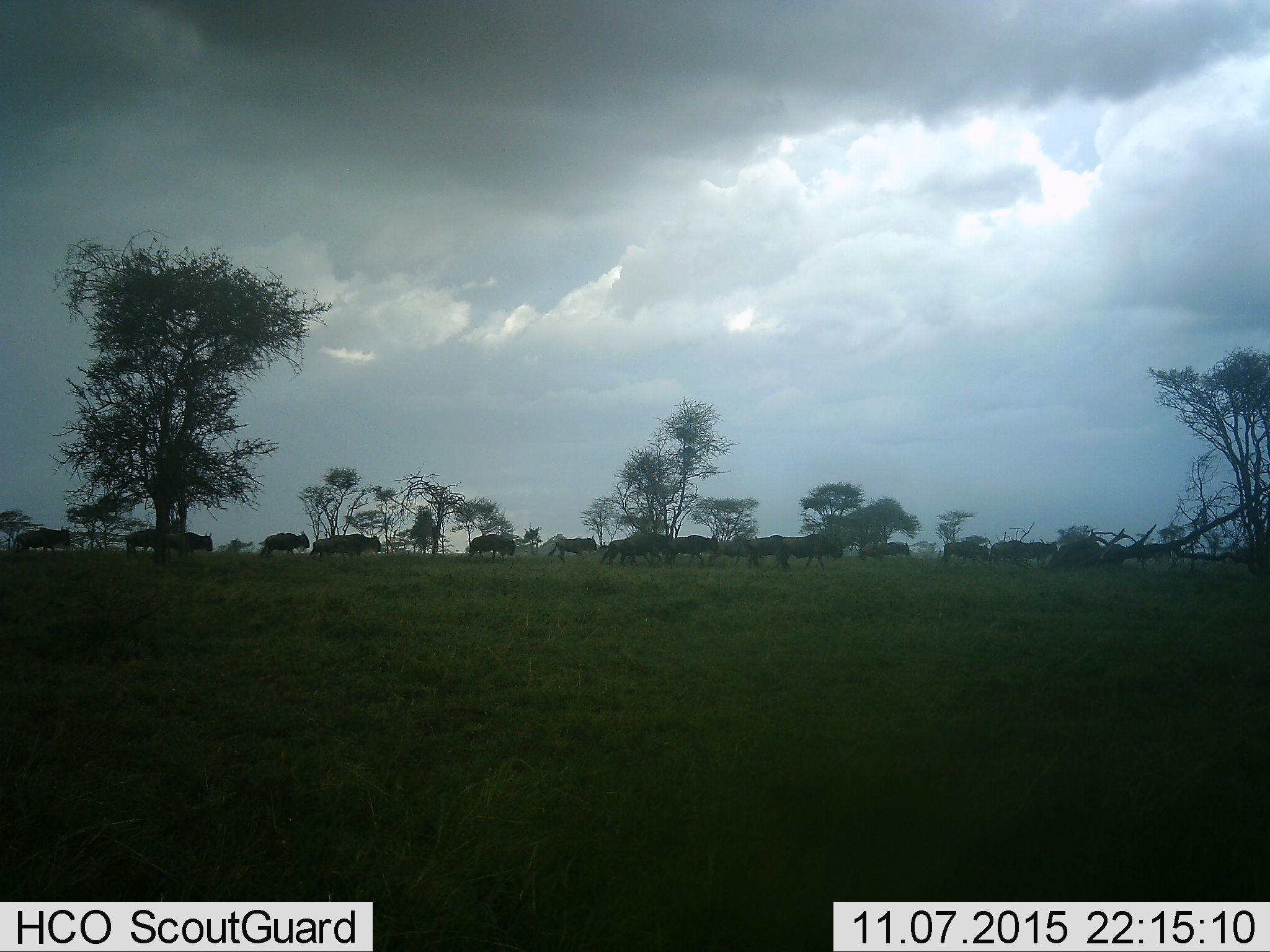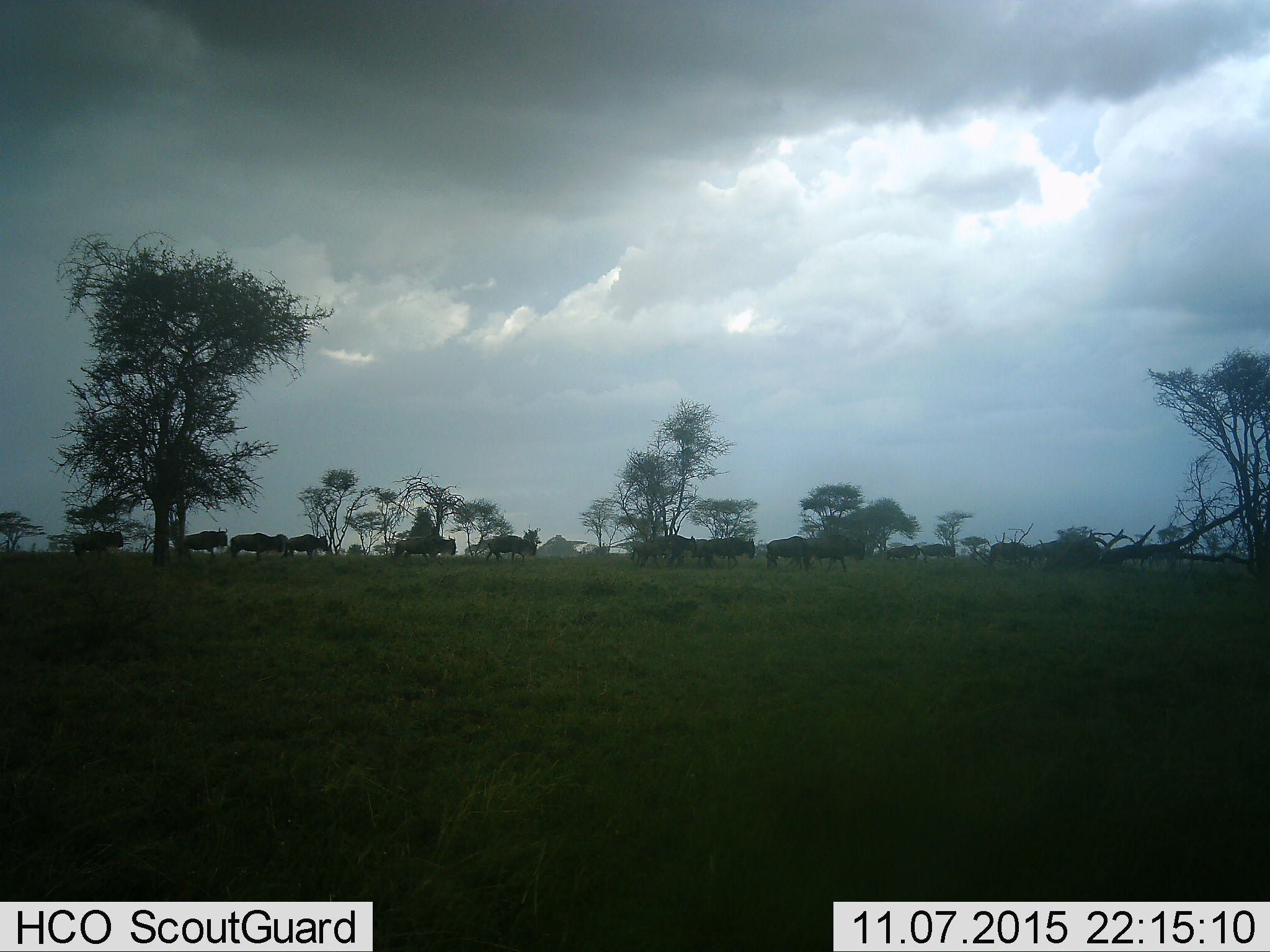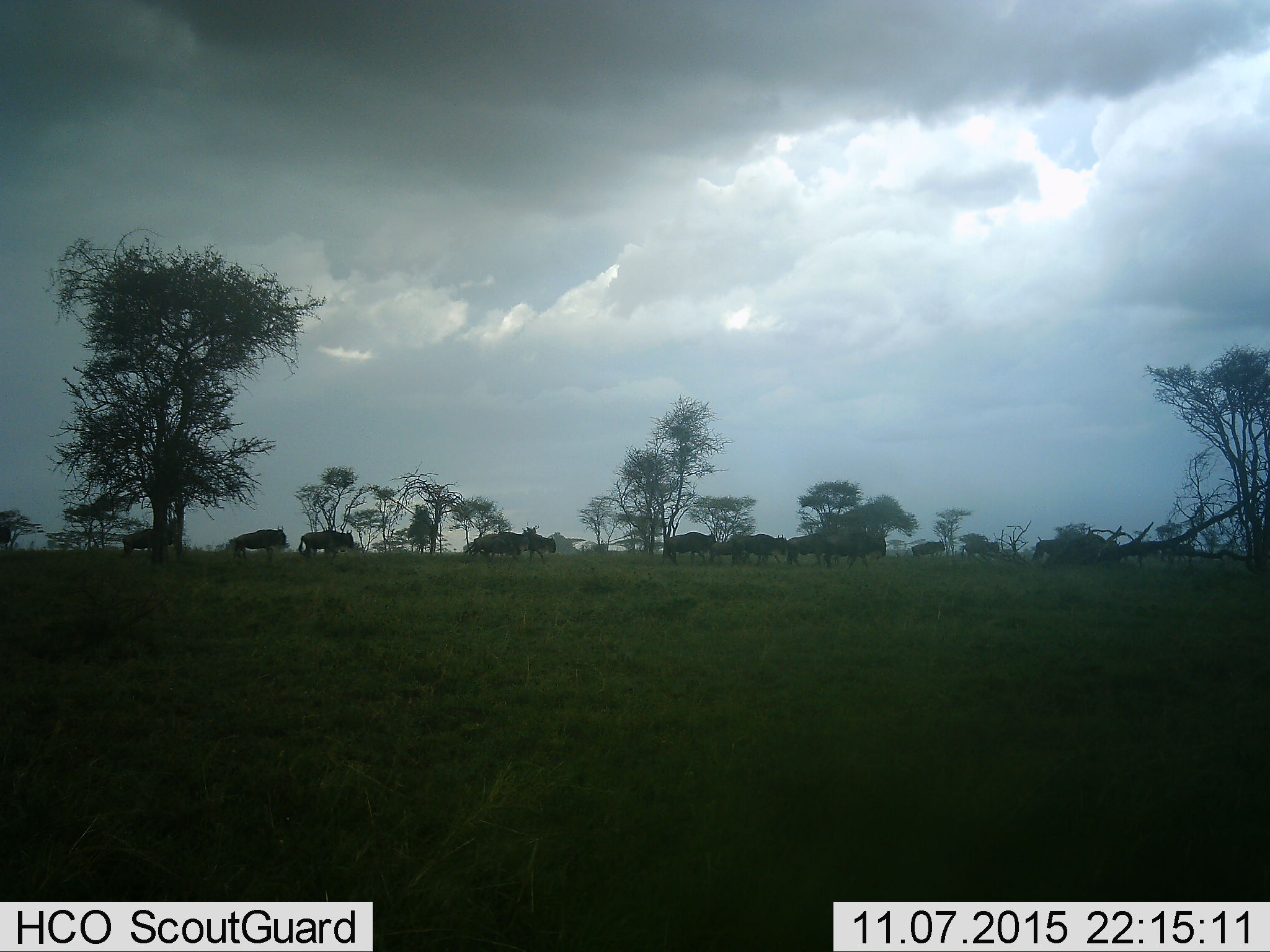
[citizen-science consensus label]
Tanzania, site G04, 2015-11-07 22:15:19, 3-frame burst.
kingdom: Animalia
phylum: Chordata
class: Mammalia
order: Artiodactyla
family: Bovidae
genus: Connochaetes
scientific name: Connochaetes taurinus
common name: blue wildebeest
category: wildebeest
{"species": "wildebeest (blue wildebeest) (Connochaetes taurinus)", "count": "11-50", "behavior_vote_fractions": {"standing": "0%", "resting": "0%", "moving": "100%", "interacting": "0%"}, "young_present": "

§ **Work instructions**
Set down, exactly and without anything extra, every line from the one that contains "common name: blue wildebeest" through the final line of the material.

§ **Response**
common name: blue wildebeest
category: wildebeest
{"species": "wildebeest (blue wildebeest) (Connochaetes taurinus)", "count": "11-50", "behavior_vote_fractions": {"standing": "0%", "resting": "0%", "moving": "100%", "interacting": "0%"}, "young_present": "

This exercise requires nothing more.